When thirty six year old Robert Holkham,The Earl of Marcham, decides to leave his decadent ways and find a wife, it’s no wonder that he finds none of the beauties in the neighborhood appealing. What does an eighteen to twenty year old have in common with a grown man? Begetting an heir might be fun, but what about the daylight hours? Robbie wants a companion, someone to grow old beside, someone who makes him happy. He is sick of being chased for his title and his money. He’s tired of the scheming mamas and their daughters. It’s past time for him to retreat to his country estate, Holme Park, cease his London ways of gambling and wenching, settle down and begin a family.
Enter Miss Georgiana Blakelow, a twenty nine year old spinster who would rather read books than dance. Someone who can barely see through her thick glasses, who stuffs her chestnut hair inside a thick cap, who wears loose fitting dark clothes that make her look even older than her real age – A women who askews love and vows never to marry. This same woman has a bone to pick with Holkham. Her father had gambled away Thorncote (the estate right next to Holme Park) to the Earl in a card game. How can Marcham put the siblings out from the only home they have ever known? Has he no heart? If only he’d lend her some money to fix up the estate, then she could pay him back from the proceeds. But a bet is a bet, and a voucher is a voucher, so Georgiana and family have three months to settle their affairs and find a new place to live.

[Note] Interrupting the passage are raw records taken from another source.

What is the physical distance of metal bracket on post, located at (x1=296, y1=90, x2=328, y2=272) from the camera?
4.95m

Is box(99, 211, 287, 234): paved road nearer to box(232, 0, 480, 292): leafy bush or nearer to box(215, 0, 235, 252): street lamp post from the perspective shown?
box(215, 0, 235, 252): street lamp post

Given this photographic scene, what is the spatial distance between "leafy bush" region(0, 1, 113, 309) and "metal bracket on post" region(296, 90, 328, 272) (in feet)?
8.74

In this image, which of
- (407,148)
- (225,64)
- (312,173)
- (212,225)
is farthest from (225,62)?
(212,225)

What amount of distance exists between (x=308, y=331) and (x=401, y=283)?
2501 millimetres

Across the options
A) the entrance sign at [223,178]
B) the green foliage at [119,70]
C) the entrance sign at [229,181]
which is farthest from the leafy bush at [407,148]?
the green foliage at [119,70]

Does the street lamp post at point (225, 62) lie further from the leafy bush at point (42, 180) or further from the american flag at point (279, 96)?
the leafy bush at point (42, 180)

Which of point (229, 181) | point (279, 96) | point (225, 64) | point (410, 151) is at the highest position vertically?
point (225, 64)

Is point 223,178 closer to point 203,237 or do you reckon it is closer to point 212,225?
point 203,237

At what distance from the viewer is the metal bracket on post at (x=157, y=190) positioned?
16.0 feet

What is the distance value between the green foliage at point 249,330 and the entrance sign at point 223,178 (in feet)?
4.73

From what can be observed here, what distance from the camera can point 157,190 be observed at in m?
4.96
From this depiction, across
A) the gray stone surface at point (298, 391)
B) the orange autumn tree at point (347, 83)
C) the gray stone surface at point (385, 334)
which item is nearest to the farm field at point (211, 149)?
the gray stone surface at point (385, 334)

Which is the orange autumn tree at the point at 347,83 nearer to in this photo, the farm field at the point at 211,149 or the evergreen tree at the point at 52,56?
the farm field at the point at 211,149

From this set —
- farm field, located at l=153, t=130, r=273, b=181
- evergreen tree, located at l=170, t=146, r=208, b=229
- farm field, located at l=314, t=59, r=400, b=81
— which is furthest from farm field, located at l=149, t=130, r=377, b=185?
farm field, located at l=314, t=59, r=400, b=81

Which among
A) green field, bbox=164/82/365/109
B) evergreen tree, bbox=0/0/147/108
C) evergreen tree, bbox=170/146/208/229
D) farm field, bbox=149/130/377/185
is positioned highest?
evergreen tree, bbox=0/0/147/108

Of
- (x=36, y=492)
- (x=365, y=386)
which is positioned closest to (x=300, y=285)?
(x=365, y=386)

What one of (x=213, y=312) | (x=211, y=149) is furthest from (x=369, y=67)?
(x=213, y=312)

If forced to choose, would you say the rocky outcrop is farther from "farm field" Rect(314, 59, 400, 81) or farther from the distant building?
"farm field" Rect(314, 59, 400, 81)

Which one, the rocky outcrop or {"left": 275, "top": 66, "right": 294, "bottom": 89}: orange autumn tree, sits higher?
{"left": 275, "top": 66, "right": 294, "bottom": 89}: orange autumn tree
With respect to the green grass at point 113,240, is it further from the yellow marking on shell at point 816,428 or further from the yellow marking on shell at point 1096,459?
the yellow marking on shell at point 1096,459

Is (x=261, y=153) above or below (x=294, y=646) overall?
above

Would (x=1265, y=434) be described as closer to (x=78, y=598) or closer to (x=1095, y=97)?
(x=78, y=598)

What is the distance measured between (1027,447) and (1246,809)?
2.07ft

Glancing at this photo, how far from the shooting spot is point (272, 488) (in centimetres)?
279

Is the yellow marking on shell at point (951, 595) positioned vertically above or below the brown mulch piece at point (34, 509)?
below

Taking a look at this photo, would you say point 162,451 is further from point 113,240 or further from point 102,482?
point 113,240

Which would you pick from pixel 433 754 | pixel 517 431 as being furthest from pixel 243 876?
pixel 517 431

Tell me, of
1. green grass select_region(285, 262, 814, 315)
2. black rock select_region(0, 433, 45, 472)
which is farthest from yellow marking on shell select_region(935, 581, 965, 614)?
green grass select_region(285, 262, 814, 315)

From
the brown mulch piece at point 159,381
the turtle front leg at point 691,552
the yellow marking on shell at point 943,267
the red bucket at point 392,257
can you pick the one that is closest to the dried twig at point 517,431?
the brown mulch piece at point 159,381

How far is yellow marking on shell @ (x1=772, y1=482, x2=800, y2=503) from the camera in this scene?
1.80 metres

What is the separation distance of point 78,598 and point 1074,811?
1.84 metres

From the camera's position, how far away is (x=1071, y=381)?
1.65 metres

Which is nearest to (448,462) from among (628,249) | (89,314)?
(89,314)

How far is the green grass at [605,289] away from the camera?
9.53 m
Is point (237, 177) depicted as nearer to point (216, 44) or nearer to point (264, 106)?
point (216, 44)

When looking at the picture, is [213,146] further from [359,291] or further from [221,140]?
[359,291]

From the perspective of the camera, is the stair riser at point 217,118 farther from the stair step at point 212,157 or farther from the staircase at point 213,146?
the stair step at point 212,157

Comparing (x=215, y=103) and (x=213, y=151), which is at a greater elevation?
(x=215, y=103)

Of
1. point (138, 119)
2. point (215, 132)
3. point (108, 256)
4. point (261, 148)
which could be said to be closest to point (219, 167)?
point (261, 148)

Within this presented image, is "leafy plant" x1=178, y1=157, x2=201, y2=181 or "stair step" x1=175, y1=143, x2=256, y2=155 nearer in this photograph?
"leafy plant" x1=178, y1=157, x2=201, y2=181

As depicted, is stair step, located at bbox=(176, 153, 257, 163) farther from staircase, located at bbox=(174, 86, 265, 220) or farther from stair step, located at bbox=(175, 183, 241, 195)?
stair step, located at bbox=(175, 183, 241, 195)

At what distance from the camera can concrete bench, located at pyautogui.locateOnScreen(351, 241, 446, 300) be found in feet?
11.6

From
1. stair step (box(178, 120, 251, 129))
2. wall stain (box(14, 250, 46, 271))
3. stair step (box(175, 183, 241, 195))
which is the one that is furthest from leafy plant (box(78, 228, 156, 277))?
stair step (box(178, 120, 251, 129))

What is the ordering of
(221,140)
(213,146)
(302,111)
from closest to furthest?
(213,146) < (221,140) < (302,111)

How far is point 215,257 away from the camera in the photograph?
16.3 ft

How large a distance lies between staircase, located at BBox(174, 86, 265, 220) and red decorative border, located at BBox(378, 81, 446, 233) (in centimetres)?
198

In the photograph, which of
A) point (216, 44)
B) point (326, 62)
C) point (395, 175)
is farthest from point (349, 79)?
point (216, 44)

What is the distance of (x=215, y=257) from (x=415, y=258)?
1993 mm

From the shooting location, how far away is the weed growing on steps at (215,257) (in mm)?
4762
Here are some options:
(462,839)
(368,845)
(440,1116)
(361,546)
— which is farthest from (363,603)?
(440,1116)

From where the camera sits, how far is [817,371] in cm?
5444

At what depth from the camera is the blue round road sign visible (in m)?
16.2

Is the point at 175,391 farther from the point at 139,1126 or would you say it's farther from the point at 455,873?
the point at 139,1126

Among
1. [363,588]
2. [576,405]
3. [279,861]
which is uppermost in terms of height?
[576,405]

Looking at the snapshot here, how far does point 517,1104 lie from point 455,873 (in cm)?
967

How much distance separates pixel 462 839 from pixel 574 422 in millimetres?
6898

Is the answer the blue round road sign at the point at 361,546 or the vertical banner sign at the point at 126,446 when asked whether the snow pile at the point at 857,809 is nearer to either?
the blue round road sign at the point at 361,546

Luckily a lot can happen in three months – An Earl can fall in love, even with a woman who hides her beauty behind a ridiculous get up. Yet, the disguise is for a reason and Miss Blakelow can’t afford to fall in love with anyone, especially not a Holkham. Unfortunately, the harder Georgie resists the Earl’s attentions, the more alluring she becomes, and the more time she spends with Robbie, the harder he is to resist. It’s all a game of cat and mouse.
The dialogue is clever (at times a bit naughty and suggestive), the characters come alive, the supporting players contribute a significant role to the plot development, and the reader has a lot of fun watching the romance develop between such an unlikely match. The reasons for Miss Blakelow’s disguise is convoluted and, at times, confusing, but the ultimate love story remains intact. Despite the Earl’s reputation as a rake and Georgiana’s supposed ruined reputation, there isn’t much sex besides a few stolen kisses. In the middle of the book there is a bit of a drag where some of the plot could have been cut, but this four hundred plus page novel was swiftly read. The Bluestocking and the Rake by Norma Darcy is an entertaining Regency Romance, sure to delight fans of this genre.
Four stars for a fun romp.
I would like to thank Montlake Romance and Netgalley for sending me an ARC in exchange for an honest review.